Wird es dunkel, verschwimmen die Bilder. Geblendet von Nässe und Scheinwerfern, sind andere Verkehrsteilnehmer auf der Straße kaum zu erkennen. Eine große Gefahr – denn wer schlecht sieht, kann nicht schnell reagieren.

Von: Ulrike Heimes

Stand: 14.12.2020

Mann fährt in der Nacht Auto | Bild: picture-alliance/dpa

Fahren im Blindflug ist gefährlich. Selbst wer aufpasst, sieht abends alles später als am Tag.           

"Der Mensch ist für den Tag gebaut und nicht für die Nacht. Wir haben unser Maximum an Sehfähigkeit bei Tageslicht."

PD Dr. med Ulrich Schaudig, Augenarzt, Asklepios Klinik Barnbek, Hamburg

"Besonders im Alter ist es so, dass viele Menschen im Dunklen Probleme bekommen. Das Kontrastsehen nimmt ab, wenn man älter wird. Die Dämmerungssehschärfe wird in der Regel auch schlechter."

Dr. med. Rüdiger Schwarz, Augenarzt, Poliklinik für Augenheilkunde UKE, Hamburg

Spezieller Sehtest im Dunkeln

Mit einen speziellen Sehtest im Dunkeln lassen sich das Kontrast-Sehen und die Blend-Empfindlichkeit messen. Doch nicht mal beim Führerschein ist so ein Test vorgesehen, obwohl viele Leute nachts so schlecht sehen, dass sie zur Gefahr werden. Und dringend etwas tun müssten. 

"Eigentlich alle, jedenfalls ein großer Teil der Menschen wird in der Nacht etwas kurzsichtig. Das kann von unter einer Dioptrien bis zu zwei Dioptrien betragen. Das trifft uns fast alle. Dafür gibt es auch ganz gute Untersuchungen."

PD Dr. med Ulrich Schaudig, Augenarzt, Asklepios Klinik Barnbek, Hamburg

Brille für die Dunkelheit – oder stärkere Gläser

Deshalb bräuchten viele Menschen eigentlich für die Dunkelheit eine Brille. Oder – wenn sie schon eine haben – stärkere Gläser.

Auch Günther Kriens hatte zunehmend Probleme beim Sehen in der Nacht.

"Das machte sich vor allem beim Autofahren bemerkbar, bei Dunkelheit und Regen, ich wurde auch immer öfter geblendet durch Gegenverkehr. Und das war schon eine Beeinträchtigung beim Fahren, schon eine Gefährdung."

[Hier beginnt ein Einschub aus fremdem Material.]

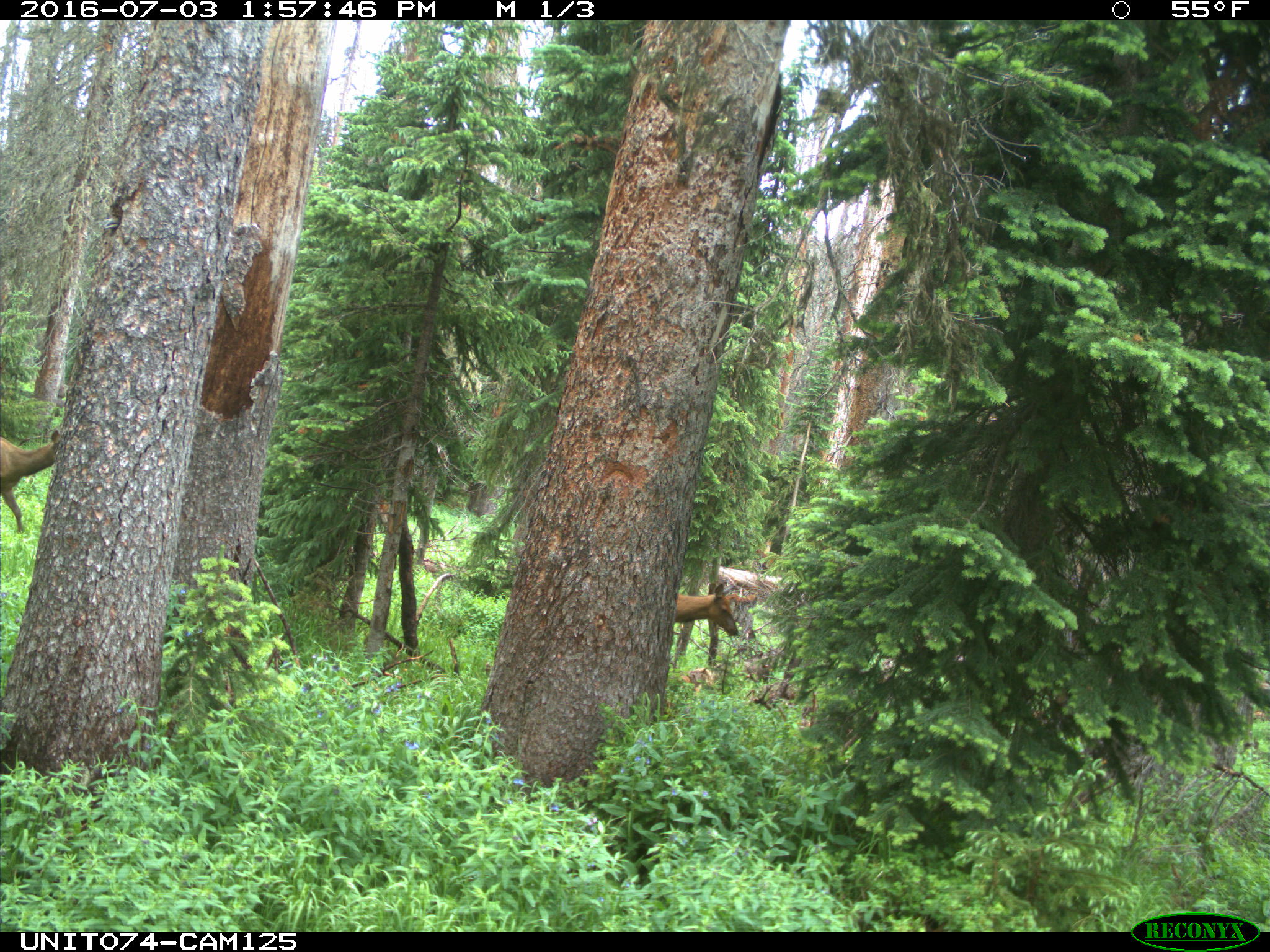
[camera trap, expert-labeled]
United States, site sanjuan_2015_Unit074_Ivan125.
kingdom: Animalia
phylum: Chordata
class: Mammalia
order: Artiodactyla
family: Cervidae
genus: Cervus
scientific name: Cervus elaphus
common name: red deer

Günter Kriens, Betroffener

Grauer Star und Nachtblindheit – eine OP kann helfen

Bei ihm steckt aber der Graue Star dahinter, eine Alterserkrankung, bei der die Linse im Auge durch Ablagerung immer stärker eintrübt. Dadurch steigt die Blend-Empfindlichkeit extrem.

Durch den Einsatz einer Kunstlinse kann man den Grauen Star gut behandeln. Diese OP verbessert meist die Nachtsicht entscheidend. Günther Kriens kann nach seiner Operation auch im Dunklen wesentlich besser sehen. 

Schwierig selbst für gesunde Augen wird es bei nächtlichem Regen. Trifft Scheinwerferlicht auf spiegelnde Oberflächen, ist kaum noch etwas zu erkennen. Geblendet vom grellen Licht – für so eine Situation ist unser Auge schlecht gerüstet.

"Wir fahren mit gut adaptierten, gut dunkeladaptierten Augen. Das heißt, die Pupille ist weit, die Stoffwechselprozesse in der Netzhaut laufen langsam ab. Wenn wir jetzt plötzlich ein Auto entgegenkommt, dessen Scheinwerfer die weit geöffneten Pupillen treffen und dann die lichtempfindlichen Sehzellen im Auge treffen, dann bin ich für einen kurzen Augenblick total blind."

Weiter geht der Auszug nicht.